ODK Jet and a dash of ONR was used for the wash, which makes an extremely slippery mixture when paired with a Dooka Osha









After rinsing off and clearing no end of crud from the sills, shuts and grills, we could inspect the car for contamination









1" long splat of rubber on the bonnet and then an absolutely ridiculous amount of fallout, some of the pieces were huge

















1 Hit with BH Korrosol and then after that ran out I switched over to Autoglanz Blood tonic diluted 1:1 for the second hit
Huge amounts of reaction from all over the car







































After a tardis wipedown to dissolve the tar and loosen the rubber so it could be removed, the car was clayed with BH medium clay using ONR at QD strength as a lubricant

After removing all the remaining contaminants, the car was dried with a Klin Duo XL and the Drinker









Then the car was jacked up and the wheels removed for cleaning & sealing









Given a thorough clean with Orchard Autocare wheel cleanse, before rinsing and then being hit with Autoglanz Blood tonic & G101 for degreasing the tyres

















Not much fallout due to the 14 miles on the clock, but best to be sure









Wheels were given a light polish with M205 as I found out that the gloss black paint is ridiculously soft, it even marrs with a drying towel, before being panel wiped with Envy Filler Killer and then coated in Gtechniq C5

















Centre caps coated and aligned properly with the valves before dressing the tyres with Gyeon Tire. Love the gloss that C5 adds along with a lovely rainbow effect









Meanwhile the dirty arches were cleaned out with G101 before being dressed with CG Barebones. Never used this before but the shine and gloss from it was immense, so will definitely be using more of this in the future. Amazing grape smell!

Quick before and after

















Wheels fitted and looking great









All the trim including wing mirrors, side skirts, wiper arms, diffuser & scuttle were panel wiped and coated in C5









Tired rubbers were treated with SV seal feed, staggering the difference it made, especially considering this is a new car

















Glass was cleaned inside & out with Powermaxed Glass cleaner before being polished with Nanolex Glass polish, prior to application of Gtechniq G1
3 coats on the front, 1 on the side and 2 on the rear









The paint was then inspected and a few very faint swirls were noted, especially towards the edges of panels, but on the whole the paint was in excellent condition. As we had been going at this for over 8 hours, and it was nearing 5pm, we decided to leave machining for another day

Instead the paint was cleansed with ODK Pro cleanse









Before 2 coats of Obsession wax Dynasty was applied









Exhaust was cleaned and protected with Britemax metal twins and C5









Interior was given a quick wipedown with ODK Cabin

















11 hours later here are the finished shots and the colour can finally be shown off to its full extent
I was very pleased with the results and the car looks great, such a crisp finish and contrast really well with the black glass and dark trim

Thanks for reading


----------



## Sicskate (Oct 3, 2012)

You've done a fantastic job there 👍 

How are you finding the polo compared to the fiesta??

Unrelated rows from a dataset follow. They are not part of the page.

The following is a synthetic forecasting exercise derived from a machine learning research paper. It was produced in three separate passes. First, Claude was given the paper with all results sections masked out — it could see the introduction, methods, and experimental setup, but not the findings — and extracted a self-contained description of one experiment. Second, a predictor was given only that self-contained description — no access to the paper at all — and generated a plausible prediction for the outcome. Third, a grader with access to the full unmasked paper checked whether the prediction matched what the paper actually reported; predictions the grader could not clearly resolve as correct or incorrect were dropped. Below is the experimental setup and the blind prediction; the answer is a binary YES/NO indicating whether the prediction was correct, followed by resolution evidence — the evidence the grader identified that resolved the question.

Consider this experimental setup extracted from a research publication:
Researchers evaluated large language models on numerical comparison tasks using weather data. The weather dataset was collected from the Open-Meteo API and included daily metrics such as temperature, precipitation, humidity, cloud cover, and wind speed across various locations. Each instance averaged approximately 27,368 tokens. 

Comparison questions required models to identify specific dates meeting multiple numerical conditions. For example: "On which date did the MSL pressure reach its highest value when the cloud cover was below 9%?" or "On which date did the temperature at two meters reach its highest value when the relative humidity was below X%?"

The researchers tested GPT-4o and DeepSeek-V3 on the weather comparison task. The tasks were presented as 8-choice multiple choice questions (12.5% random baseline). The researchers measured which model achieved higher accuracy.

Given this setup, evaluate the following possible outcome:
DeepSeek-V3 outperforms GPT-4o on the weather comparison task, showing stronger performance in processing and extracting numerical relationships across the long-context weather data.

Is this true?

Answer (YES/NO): NO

Sent from my FRD-L09 using Tapatalk


----------



## Hereisphilly (Nov 17, 2014)

Sicskate said:


> You've done a fantastic job there 👍
> 
> How are you finding the polo compared to the fiesta??
> 
> Sent from my FRD-L09 using Tapatalk


Thanks mate, I'm feeling it today for sure!
I'm absolutely loving it, they feel worlds apart in all honesty, the quality and fit and finish of the Polo is head and shoulders ahead

Not quite as good with steering feedback, but its alot more comfortable and way less crashy, but then you can hit the sport button and firm the ride up loads if you want

Engine is a beast, its got a much wider and flatter torque curve than the ST so it doesn't need as much winding up, with takeoff in 1st particularly good
Gears are nicely spaced too not like the idiotic overdrivey 6th that the fiesta had

All in all I love it, and I can finally get all side doors open on the driveway


----------



## nbray67 (Mar 22, 2012)

That's a lot of graft into that Phil and it shows.

As above, how does it feel/drive compared to the ST?

Also, does it have adaptive cruise? If so, you'll love that on decent journeys.


----------



## JayMac (Sep 4, 2016)

That looks fantastic, enjoy the new car!


Sent from my iPhone using Tapatalk


----------



## Hereisphilly (Nov 17, 2014)

nbray67 said:


> That's a lot of graft into that Phil and it shows.
> 
> As above, how does it feel/drive compared to the ST?
> 
> Also, does it have adaptive cruise? If so, you'll love that on decent journeys.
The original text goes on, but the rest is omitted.